Please set me straight if possible.
I’m no expert, but this is my understanding as well.
These are my thoughts https://distantprovince.by/posts/its-rude-to-show-ai-output-to-people/
Your thoughts were really well written. I’m glad you took the time to explain your viewpoints organically instead of taking an easy way out to avoid having to do it yourself.
How about this for what my post was trying to say…
It’s a good idea to the person who can pull it off. It will be highly profitable and they will monopolize that ecosystem. For the rest of us, if this were ever to become adopted wide spread, it has the potential to make something that normal people can no longer compete with and can’t easily avoid (assuming it is significantly subsidized initially to offset cost and get users to adopt it)
I’m no expert, but I feel like a data center in space is a super niche use case. Bandwidth seems like it would be a major issue. Heat seems like it would as well. And as you said, jurisdiction would be a problem that many businesses wouldn’t necessarily want to contend with.

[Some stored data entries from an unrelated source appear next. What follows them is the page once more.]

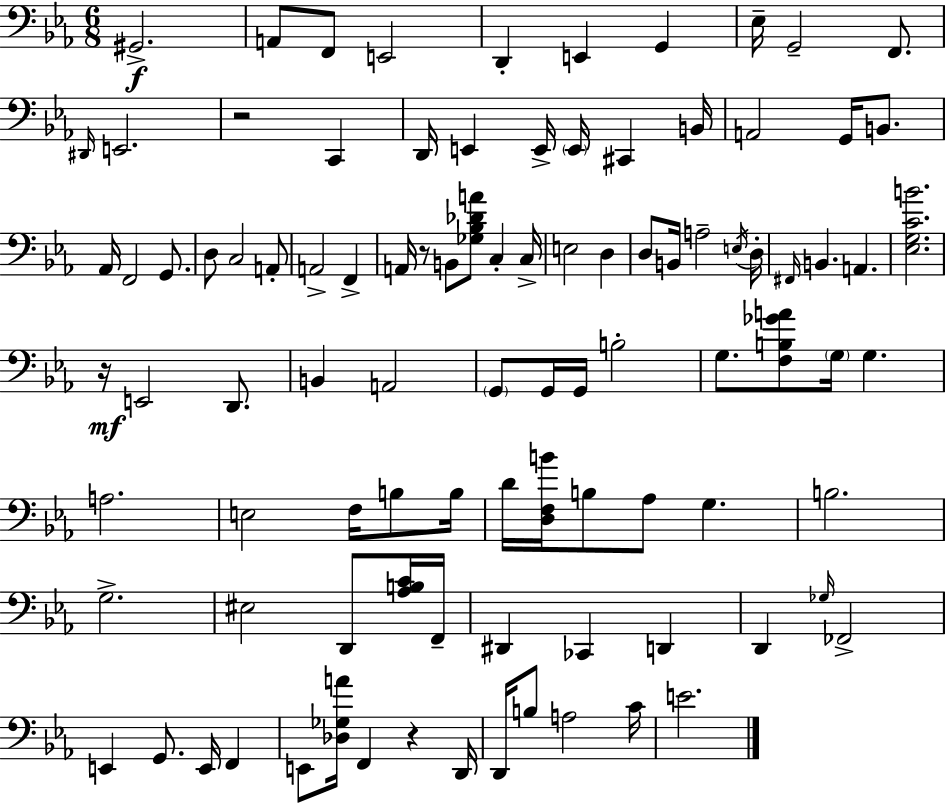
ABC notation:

X:1
T:Untitled
M:6/8
L:1/4
K:Cm
^G,,2 A,,/2 F,,/2 E,,2 D,, E,, G,, _E,/4 G,,2 F,,/2 ^D,,/4 E,,2 z2 C,, D,,/4 E,, E,,/4 E,,/4 ^C,, B,,/4 A,,2 G,,/4 B,,/2 _A,,/4 F,,2 G,,/2 D,/2 C,2 A,,/2 A,,2 F,, A,,/4 z/2 B,,/2 [_G,_B,_DA]/2 C, C,/4 E,2 D, D,/2 B,,/4 A,2 E,/4 D,/4 ^F,,/4 B,, A,, [_E,G,CB]2 z/4 E,,2 D,,/2 B,, A,,2 G,,/2 G,,/4 G,,/4 B,2 G,/2 [F,B,_GA]/2 G,/4 G, A,2 E,2 F,/4 B,/2 B,/4 D/4 [D,F,B]/4 B,/2 _A,/2 G, B,2 G,2 ^E,2 D,,/2 [_A,B,C]/4 F,,/4 ^D,, _C,, D,, D,, _G,/4 _F,,2 E,, G,,/2 E,,/4 F,, E,,/2 [_D,_G,A]/4 F,, z D,,/4 D,,/4 B,/2 A,2 C/4 E2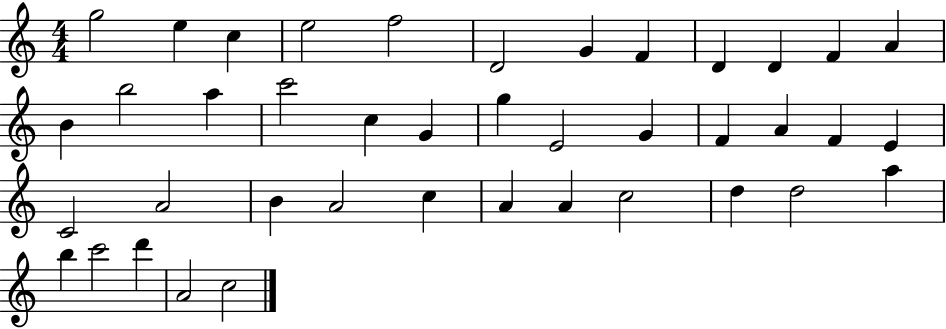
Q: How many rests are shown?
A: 0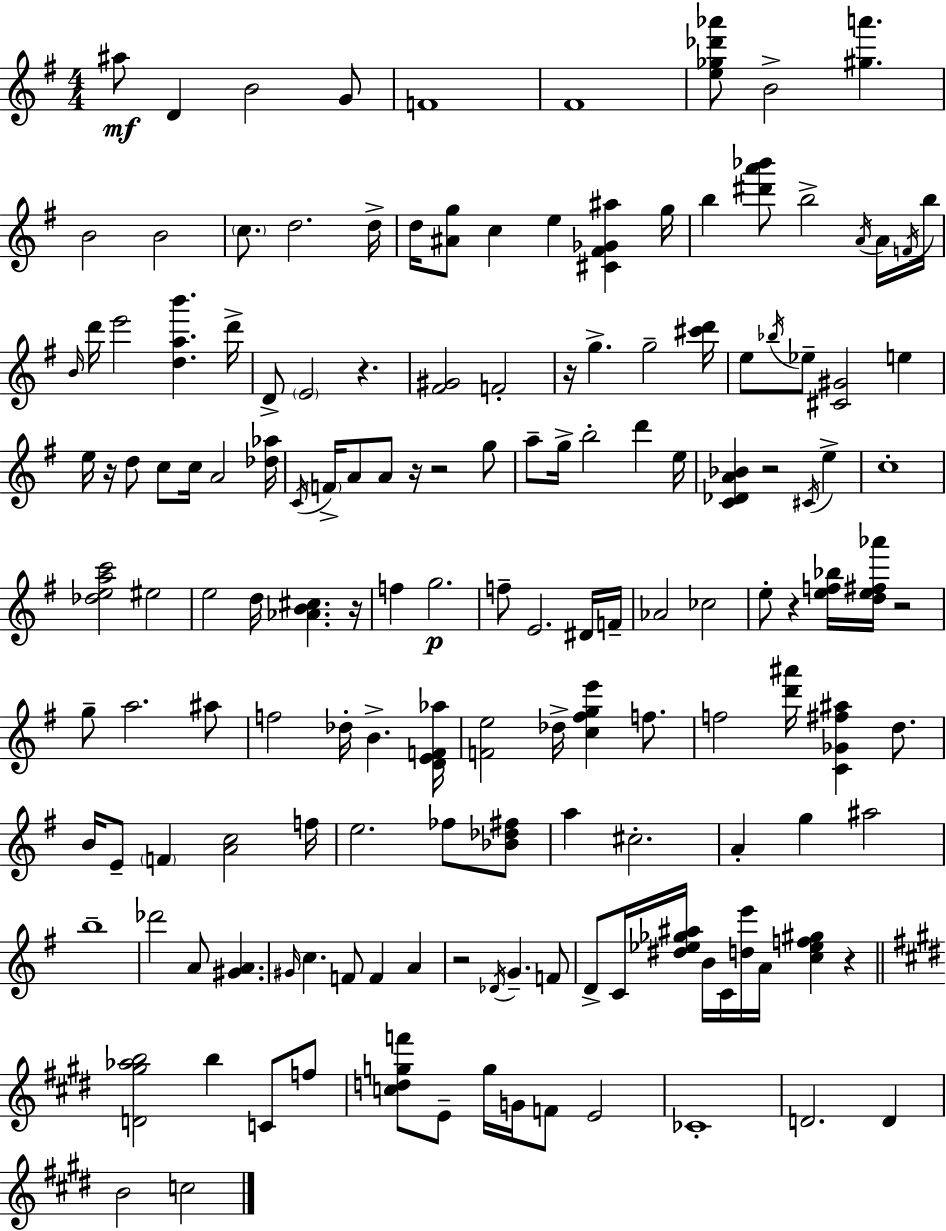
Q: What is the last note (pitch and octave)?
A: C5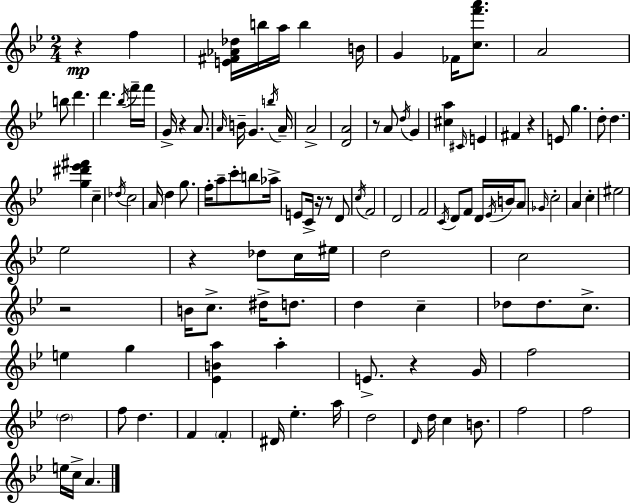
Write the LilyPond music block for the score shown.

{
  \clef treble
  \numericTimeSignature
  \time 2/4
  \key g \minor
  r4\mp f''4 | <e' fis' aes' des''>16 b''16 a''16 b''4 b'16 | g'4 fes'16 <c'' f''' a'''>8. | a'2 | \break b''8 d'''4. | d'''4. \acciaccatura { bes''16 } f'''16-- | f'''16 g'16-> r4 a'8. | \grace { a'16 } b'16-- g'4. | \break \acciaccatura { b''16 } a'16-- a'2-> | <d' a'>2 | r8 a'8 \acciaccatura { d''16 } | g'4 <cis'' a''>4 | \break \grace { cis'16 } e'4 fis'4 | r4 e'8 g''4. | d''8-. d''4. | <g'' dis''' ees''' fis'''>4 | \break c''4-- \acciaccatura { des''16 } c''2 | a'16 d''4 | g''8. f''16-. a''8-- | c'''8-. b''8 aes''16-> e'8 | \break c'16-> r16 r8 d'8 \acciaccatura { c''16 } f'2 | d'2 | f'2 | \acciaccatura { c'16 } | \break d'8 f'8 d'16 \acciaccatura { ees'16 } b'16 a'8 | \grace { ges'16 } c''2-. | a'4 c''4-. | eis''2 | \break ees''2 | r4 des''8 | c''16 eis''16 d''2 | c''2 | \break r2 | b'16 c''8.-> dis''16-> d''8. | d''4 c''4-- | des''8 des''8. c''8.-> | \break e''4 g''4 | <ees' b' a''>4 a''4-. | e'8.-> r4 | g'16 f''2 | \break \parenthesize d''2 | f''8 d''4. | f'4 \parenthesize f'4-. | dis'16 ees''4.-. | \break a''16 d''2 | \grace { d'16 } d''16 c''4 | b'8. f''2 | f''2 | \break e''16 c''16-> a'4. | \bar "|."
}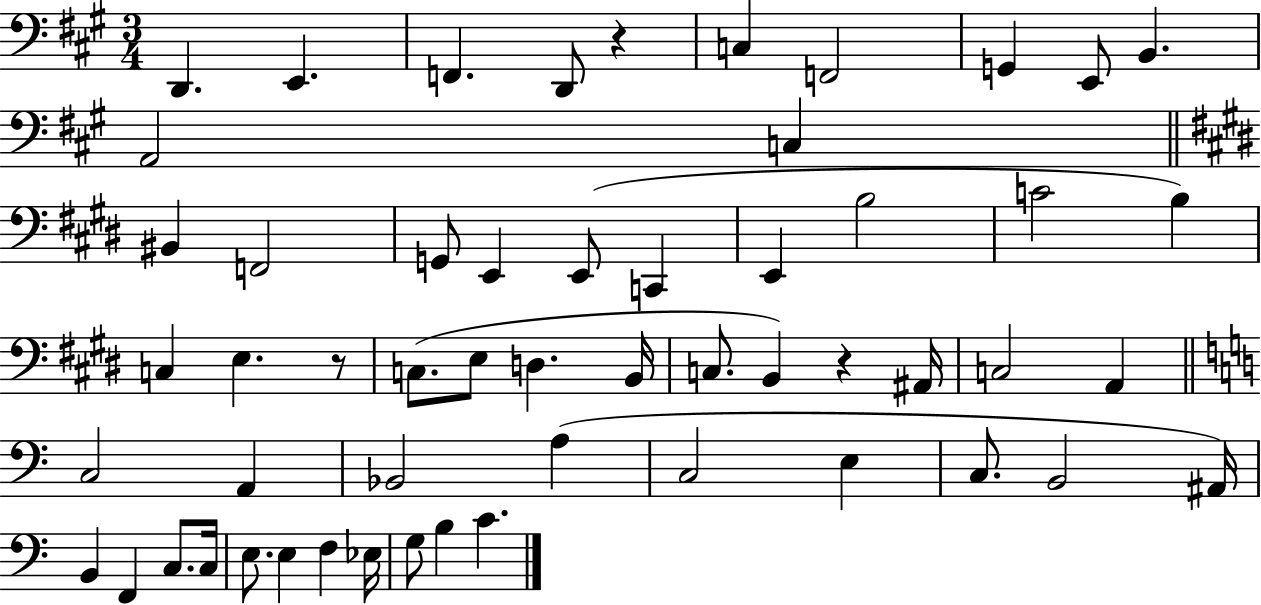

While the devices are difficult to get to physically, should an adversarial state actor send something up, it’s not like we could stop them from accessing the devices in a way we could if they were within the borders of a country. They’re harder to reach for smaller adversaries, and significantly easier for bigger ones. Not to mention significantly harder for us to repair if something goes wrong.
I’m not saying data centers in space are a bad idea in general, but I am not seeing a huge benefit to them right now.